Theoretical investigation of adsorption of organic molecules onto Fe(110) surface

The adsorption of typical organic molecules onto a clean Fe(110) surface was investigated using density functional theory (DFT). DFT calculations were carried out with the BOP exchange-correlation functional in the DMol3 program. The Fe(110) surface was modeled by using dilayer Fe18 and Fe32 slabs under the periodic boundary condition. The surface relaxation effect was taken into account in calculations using an Fe32 slab. The results show that the order of the molecular adsorption energies is methylamine>methylacetamide>methylacetate, while no bound molecular adsorption structure was obtained for acetic acid, dimethyl ether, or methanol. Accordingly, we conclude that the adhesiveness of organic molecules onto an iron surface may be closely related to the charge transferability of the molecules.

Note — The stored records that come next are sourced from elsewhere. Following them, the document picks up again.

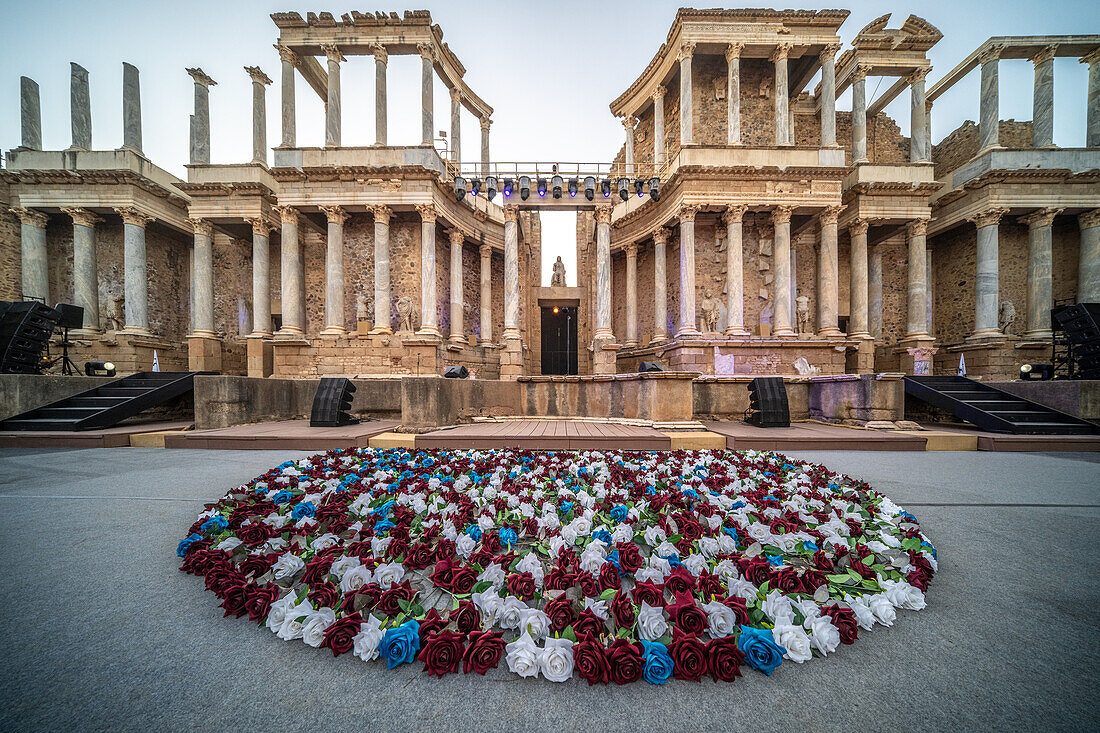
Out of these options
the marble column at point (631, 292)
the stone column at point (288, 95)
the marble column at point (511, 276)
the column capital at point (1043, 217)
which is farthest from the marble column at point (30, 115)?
the column capital at point (1043, 217)

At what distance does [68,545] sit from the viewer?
2260 millimetres

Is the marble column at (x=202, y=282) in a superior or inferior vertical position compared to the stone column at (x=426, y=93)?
inferior

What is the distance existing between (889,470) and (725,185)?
11177 mm

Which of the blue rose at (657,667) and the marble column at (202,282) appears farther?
the marble column at (202,282)

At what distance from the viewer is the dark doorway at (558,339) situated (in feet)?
61.3

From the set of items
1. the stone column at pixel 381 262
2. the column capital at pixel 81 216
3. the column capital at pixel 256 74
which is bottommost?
the stone column at pixel 381 262

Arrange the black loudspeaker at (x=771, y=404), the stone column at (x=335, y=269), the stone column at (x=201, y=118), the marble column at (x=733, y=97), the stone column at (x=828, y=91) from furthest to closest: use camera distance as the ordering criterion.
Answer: the stone column at (x=201, y=118) → the stone column at (x=828, y=91) → the stone column at (x=335, y=269) → the marble column at (x=733, y=97) → the black loudspeaker at (x=771, y=404)

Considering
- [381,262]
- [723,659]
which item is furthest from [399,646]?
[381,262]

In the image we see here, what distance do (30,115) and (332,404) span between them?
21.2m

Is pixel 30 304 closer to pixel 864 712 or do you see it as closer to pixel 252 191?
pixel 252 191

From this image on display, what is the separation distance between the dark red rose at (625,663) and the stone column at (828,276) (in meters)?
14.4

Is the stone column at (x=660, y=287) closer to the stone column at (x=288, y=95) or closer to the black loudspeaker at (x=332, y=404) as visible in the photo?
the black loudspeaker at (x=332, y=404)

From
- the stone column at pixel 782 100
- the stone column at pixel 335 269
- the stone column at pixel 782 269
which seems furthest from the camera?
the stone column at pixel 335 269

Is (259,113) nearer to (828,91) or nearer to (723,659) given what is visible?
(723,659)
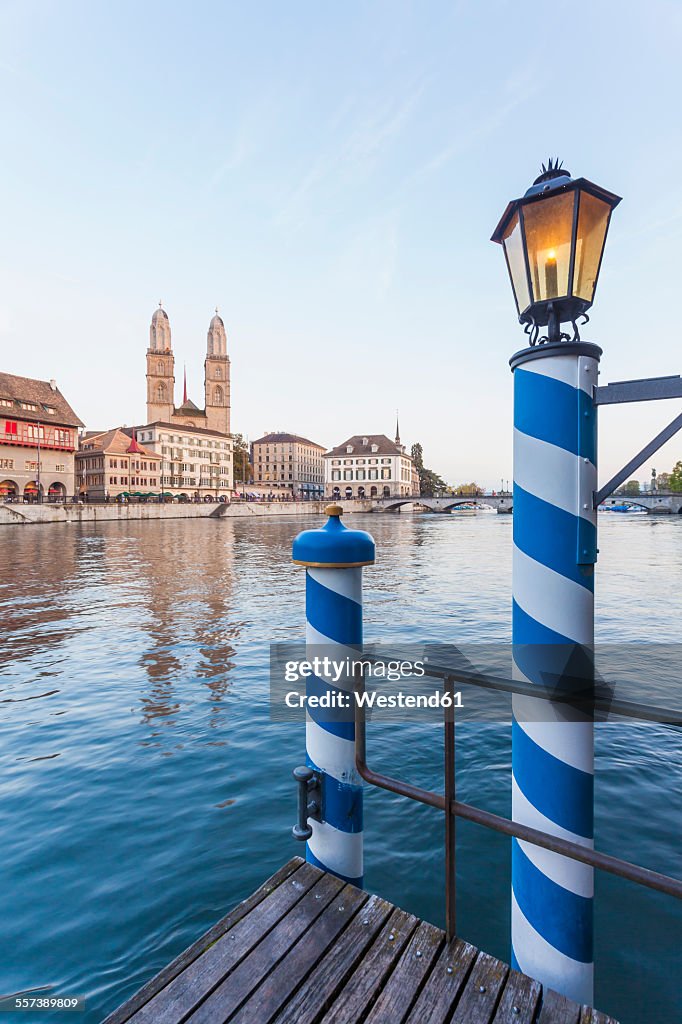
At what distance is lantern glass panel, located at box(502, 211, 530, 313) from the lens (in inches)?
97.0

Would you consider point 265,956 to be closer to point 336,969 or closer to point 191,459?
point 336,969

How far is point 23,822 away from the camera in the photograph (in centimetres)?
439

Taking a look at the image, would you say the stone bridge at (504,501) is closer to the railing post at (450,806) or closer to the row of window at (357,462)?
the row of window at (357,462)

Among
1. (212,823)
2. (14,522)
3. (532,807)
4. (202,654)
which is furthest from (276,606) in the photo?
(14,522)

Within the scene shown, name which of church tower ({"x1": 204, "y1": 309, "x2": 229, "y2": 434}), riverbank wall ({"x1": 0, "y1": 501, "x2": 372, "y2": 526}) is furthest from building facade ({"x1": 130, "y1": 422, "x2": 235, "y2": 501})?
church tower ({"x1": 204, "y1": 309, "x2": 229, "y2": 434})

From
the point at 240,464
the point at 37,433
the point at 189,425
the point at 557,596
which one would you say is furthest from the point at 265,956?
the point at 240,464

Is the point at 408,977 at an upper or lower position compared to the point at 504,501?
lower

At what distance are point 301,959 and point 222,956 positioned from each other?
1.08 ft

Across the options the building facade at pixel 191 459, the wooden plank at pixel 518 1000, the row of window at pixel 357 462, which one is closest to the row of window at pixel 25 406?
the building facade at pixel 191 459

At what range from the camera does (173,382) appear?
376ft

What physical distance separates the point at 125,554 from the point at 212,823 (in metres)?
22.7

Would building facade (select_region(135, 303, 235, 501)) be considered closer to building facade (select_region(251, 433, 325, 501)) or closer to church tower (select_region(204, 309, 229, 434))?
church tower (select_region(204, 309, 229, 434))

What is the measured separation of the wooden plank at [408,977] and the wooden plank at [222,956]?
563mm

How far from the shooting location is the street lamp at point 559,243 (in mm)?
2285
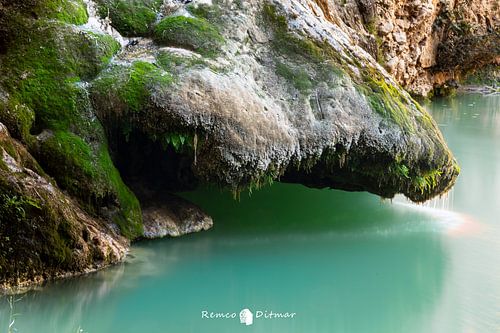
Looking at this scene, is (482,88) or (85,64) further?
(482,88)

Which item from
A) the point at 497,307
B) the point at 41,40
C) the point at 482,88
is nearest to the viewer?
the point at 497,307

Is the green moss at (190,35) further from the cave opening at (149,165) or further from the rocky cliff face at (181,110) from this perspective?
the cave opening at (149,165)

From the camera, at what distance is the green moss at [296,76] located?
8883 millimetres

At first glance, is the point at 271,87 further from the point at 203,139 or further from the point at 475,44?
the point at 475,44

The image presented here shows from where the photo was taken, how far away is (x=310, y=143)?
863 cm

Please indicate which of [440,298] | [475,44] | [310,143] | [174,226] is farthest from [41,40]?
[475,44]

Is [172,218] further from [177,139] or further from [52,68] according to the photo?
[52,68]

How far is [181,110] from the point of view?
7.86 metres

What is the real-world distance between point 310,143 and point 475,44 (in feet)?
65.1

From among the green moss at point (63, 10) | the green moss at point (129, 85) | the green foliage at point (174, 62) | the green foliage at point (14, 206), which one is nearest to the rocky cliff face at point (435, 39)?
the green foliage at point (174, 62)

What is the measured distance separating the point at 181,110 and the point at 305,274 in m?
2.27

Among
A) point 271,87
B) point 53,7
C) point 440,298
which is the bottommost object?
point 440,298

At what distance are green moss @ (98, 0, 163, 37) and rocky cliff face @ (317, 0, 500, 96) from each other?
42.7 feet

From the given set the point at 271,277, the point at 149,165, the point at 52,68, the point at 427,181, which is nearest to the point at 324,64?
the point at 427,181
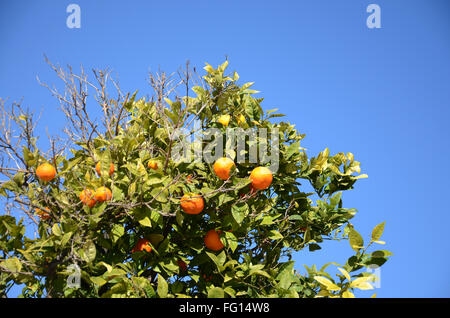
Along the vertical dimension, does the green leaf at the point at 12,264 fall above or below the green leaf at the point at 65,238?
below

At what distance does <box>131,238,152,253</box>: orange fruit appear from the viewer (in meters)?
2.55

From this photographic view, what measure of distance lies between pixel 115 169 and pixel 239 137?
0.91m

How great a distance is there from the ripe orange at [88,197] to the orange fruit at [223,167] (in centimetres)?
78

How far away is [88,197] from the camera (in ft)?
7.79

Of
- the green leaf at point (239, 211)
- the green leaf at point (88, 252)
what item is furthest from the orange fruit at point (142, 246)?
the green leaf at point (239, 211)

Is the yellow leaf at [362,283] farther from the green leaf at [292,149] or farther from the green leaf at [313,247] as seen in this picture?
the green leaf at [292,149]

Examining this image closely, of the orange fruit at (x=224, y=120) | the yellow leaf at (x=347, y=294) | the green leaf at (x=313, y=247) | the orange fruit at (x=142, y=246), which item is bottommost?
the yellow leaf at (x=347, y=294)

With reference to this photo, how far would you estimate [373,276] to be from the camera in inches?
85.5

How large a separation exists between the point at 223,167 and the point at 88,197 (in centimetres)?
85

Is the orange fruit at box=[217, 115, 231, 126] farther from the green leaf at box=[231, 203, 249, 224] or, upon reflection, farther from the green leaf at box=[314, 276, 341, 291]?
the green leaf at box=[314, 276, 341, 291]

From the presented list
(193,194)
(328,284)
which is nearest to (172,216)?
(193,194)

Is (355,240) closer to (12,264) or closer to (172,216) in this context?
(172,216)

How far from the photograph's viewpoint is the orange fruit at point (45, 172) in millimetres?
2498
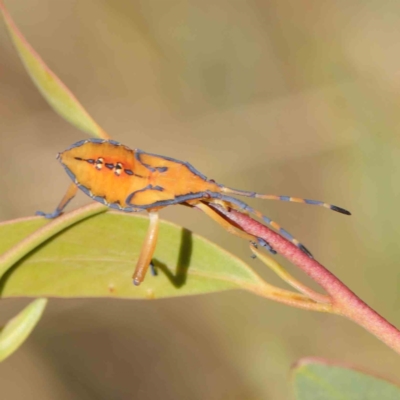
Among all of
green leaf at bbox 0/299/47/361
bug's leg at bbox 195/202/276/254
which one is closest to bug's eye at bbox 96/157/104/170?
bug's leg at bbox 195/202/276/254

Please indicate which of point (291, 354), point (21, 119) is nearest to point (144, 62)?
point (21, 119)

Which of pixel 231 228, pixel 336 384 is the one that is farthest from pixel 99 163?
pixel 336 384

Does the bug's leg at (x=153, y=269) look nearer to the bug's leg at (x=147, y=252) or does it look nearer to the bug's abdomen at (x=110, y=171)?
the bug's leg at (x=147, y=252)

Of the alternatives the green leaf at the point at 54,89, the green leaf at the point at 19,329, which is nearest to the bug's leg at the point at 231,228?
the green leaf at the point at 54,89

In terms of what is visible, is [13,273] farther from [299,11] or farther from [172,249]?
[299,11]

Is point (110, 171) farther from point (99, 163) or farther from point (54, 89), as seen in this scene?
point (54, 89)

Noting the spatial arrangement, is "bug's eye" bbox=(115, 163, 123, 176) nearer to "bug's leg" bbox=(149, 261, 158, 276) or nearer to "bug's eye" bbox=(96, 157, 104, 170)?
"bug's eye" bbox=(96, 157, 104, 170)
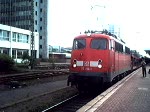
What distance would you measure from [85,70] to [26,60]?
1449 inches

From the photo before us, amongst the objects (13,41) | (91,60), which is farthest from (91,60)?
(13,41)

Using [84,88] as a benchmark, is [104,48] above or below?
above

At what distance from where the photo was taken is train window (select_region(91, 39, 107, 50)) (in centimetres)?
1788

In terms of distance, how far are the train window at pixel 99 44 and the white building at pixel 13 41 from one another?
4978cm

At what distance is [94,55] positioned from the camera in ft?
57.8

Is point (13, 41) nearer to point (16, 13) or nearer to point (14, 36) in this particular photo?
point (14, 36)

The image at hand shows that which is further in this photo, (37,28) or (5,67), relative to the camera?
(37,28)

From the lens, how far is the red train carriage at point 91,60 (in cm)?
1727

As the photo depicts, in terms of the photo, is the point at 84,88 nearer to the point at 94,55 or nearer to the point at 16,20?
the point at 94,55

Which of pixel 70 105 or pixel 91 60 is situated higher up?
pixel 91 60

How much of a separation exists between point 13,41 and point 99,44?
57954 mm

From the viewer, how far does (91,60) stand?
57.5 feet

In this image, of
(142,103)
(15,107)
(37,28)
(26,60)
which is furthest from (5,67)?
(37,28)

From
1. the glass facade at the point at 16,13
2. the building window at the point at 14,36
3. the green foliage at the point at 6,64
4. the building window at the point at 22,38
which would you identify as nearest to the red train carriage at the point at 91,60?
the green foliage at the point at 6,64
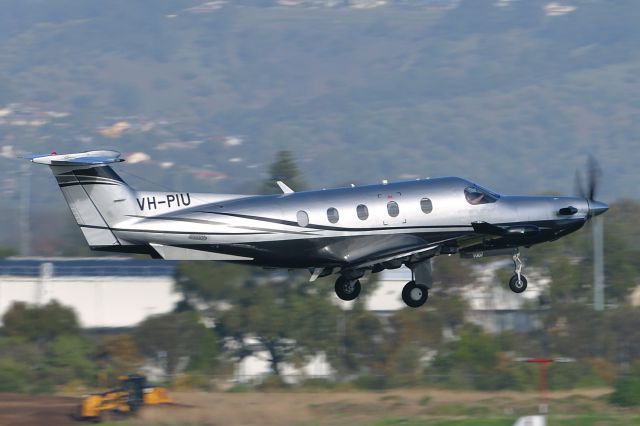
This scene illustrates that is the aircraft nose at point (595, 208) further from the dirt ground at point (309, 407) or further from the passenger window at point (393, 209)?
the dirt ground at point (309, 407)

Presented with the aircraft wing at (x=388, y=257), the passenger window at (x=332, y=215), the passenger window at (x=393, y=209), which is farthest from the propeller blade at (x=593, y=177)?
the passenger window at (x=332, y=215)

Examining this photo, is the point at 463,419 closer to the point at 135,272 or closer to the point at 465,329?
the point at 465,329

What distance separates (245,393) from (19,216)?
6675cm

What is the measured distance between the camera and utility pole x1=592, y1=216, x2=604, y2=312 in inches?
3509

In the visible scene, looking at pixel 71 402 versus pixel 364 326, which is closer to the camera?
pixel 71 402

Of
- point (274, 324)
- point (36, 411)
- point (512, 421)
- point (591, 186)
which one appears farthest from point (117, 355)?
point (591, 186)

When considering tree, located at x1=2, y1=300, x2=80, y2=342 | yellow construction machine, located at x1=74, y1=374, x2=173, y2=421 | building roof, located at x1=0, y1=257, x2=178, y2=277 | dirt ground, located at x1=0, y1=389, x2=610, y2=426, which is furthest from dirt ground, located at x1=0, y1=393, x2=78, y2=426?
building roof, located at x1=0, y1=257, x2=178, y2=277

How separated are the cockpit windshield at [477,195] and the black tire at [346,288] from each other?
436cm

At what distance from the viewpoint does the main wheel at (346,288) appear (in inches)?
1453

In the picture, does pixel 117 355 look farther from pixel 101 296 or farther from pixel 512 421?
pixel 512 421

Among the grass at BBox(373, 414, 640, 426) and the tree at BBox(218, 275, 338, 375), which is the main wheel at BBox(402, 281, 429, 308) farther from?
the tree at BBox(218, 275, 338, 375)

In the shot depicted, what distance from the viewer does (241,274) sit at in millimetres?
78125

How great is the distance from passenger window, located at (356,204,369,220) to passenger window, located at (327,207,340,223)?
27.2 inches

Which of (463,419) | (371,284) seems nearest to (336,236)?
(463,419)
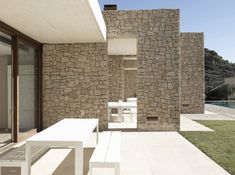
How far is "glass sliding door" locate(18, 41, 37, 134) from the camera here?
7797mm

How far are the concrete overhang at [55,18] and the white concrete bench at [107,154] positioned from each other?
104 inches

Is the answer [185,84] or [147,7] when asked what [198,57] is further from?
[147,7]

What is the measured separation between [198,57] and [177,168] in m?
11.7

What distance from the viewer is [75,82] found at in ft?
30.5

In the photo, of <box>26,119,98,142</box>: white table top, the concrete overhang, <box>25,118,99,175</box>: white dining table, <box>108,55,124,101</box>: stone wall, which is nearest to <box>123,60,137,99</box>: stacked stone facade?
<box>108,55,124,101</box>: stone wall

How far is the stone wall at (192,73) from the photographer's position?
15.3m

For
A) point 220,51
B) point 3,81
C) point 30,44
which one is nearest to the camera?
point 3,81

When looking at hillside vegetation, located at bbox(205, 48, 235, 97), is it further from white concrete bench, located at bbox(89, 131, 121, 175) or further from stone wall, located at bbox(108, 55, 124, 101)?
white concrete bench, located at bbox(89, 131, 121, 175)

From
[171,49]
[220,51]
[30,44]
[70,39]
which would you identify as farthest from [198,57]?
[220,51]

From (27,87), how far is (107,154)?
5.05 metres

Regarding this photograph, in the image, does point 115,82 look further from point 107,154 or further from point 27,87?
point 107,154

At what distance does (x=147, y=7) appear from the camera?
9.30 meters

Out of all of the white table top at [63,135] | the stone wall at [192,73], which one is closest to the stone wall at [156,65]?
the white table top at [63,135]

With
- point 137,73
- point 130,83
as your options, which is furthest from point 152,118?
point 130,83
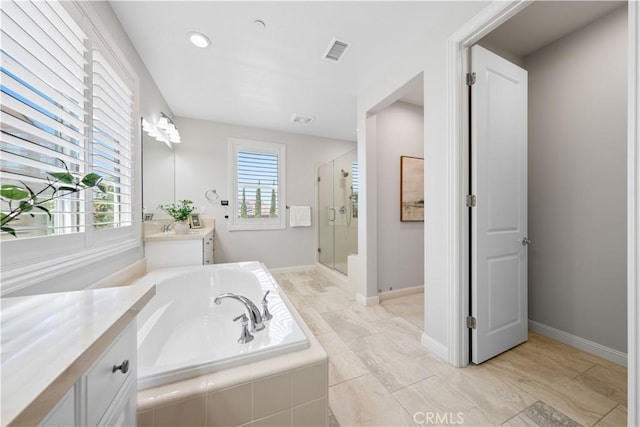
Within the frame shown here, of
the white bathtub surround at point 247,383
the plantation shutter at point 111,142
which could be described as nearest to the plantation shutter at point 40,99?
the plantation shutter at point 111,142

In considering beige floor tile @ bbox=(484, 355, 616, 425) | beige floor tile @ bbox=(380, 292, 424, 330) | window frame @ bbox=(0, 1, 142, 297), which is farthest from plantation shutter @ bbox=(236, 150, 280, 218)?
beige floor tile @ bbox=(484, 355, 616, 425)

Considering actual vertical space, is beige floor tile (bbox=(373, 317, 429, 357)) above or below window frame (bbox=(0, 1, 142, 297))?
below

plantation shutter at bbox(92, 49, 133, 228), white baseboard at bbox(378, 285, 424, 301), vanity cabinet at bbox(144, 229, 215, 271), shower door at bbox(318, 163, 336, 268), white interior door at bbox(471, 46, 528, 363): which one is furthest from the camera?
shower door at bbox(318, 163, 336, 268)

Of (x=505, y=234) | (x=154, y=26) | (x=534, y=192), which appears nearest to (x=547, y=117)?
(x=534, y=192)

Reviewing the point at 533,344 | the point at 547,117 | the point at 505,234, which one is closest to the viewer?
the point at 505,234

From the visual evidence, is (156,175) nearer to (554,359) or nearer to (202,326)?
(202,326)

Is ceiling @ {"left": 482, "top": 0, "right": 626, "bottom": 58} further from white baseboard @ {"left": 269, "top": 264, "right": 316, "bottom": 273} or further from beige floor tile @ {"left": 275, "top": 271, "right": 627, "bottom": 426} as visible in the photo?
white baseboard @ {"left": 269, "top": 264, "right": 316, "bottom": 273}

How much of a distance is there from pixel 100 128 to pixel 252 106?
185 cm

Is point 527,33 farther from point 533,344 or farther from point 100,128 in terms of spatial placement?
point 100,128

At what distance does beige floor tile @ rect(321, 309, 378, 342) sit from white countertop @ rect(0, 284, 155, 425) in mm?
1692

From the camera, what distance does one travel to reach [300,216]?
4023 mm

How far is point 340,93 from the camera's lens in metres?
2.74

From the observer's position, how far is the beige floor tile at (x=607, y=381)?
4.33ft

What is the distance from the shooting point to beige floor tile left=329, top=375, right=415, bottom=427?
3.88 feet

The experimental results of X-ray photoelectron spectroscopy in vacuo (methanol on Fe(110) easily dissociates into methoxy and hydrogen fragments even at 100 K and sublimes at 140 K following the adsorption) may correspond to the result of the present calculation, where the adsorbed state of methanol was found to be unstable, in contrast to a previous DFT study, where the adsorption energy of methanol was estimated to be 21.03 kcal/mol.